By Bob Padula, Melbourne, Australia

The 2002 conference of the European DX Council took place at the seaside resort of Yyteri, a few km north of the city of Pori, about 250 km northwest of Helsinki, from August 15-18. Some 120 people attended the Conference. which was held at the exhilarating Yyteri Spa Resort Hotel, overlooking the beach and surrounded by pine forests. It was arranged and hosted by the Finnish DX Association, through Risto Vahakainu, who headed the organising committee.

Pori is also well known to music buffs for its hosting of the international Jazz Festival!

The "DX Service" - Allan Pennington (UK) - (leaning over), George Brown (UK) (pink shirt), me (holding the WRTH's SW Guide, and Dave Kenny (UK)
I had made arrangements to attend the conference some months ago, which was to be the final destination of a six-week around-the-world trip, which also took me to Cambodia, Laos, Thailand, Switzerland, Czech Republic, Norway, Sweden and Canada.

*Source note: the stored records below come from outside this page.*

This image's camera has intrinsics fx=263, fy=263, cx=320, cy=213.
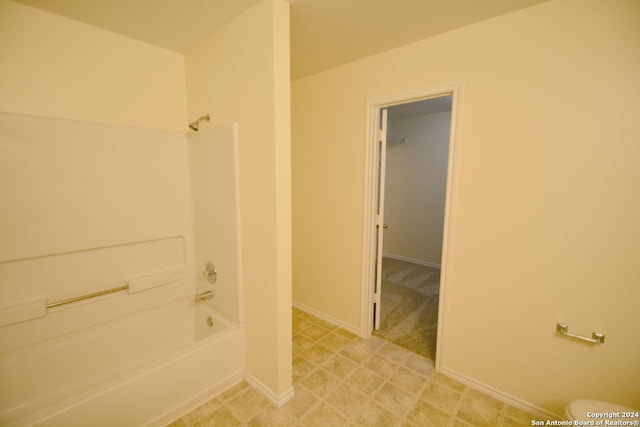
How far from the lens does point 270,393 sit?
1.71 meters

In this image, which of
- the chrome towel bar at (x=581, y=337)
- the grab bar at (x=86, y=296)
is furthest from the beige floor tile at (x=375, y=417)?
the grab bar at (x=86, y=296)

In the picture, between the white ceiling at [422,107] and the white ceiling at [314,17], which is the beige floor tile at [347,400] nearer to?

I had attended two previous EDXP Conferences, in Gothenberg (Sweden) in 1998 and in Barcelona (Spain) in 2000.

This year's Conference was titled "Odyssey 2002- Sailing the Radio Waves", and incorporated the annual meeting of the FDXA.

(This photo acknowledged to Anker Petersen. All other photos are by me)

Presentation of Awards
The EDXC was set up 35 years ago in 1967 in Copenhagen. The most recent Finnish conference was at Tampere (half way between Helsinki and Pori) in 1992, organised by the Finnish DX Association. Now, in 2002, the EDXC represents the interests of some 5000 DX hobbyists across Europe, through 16 Clubs.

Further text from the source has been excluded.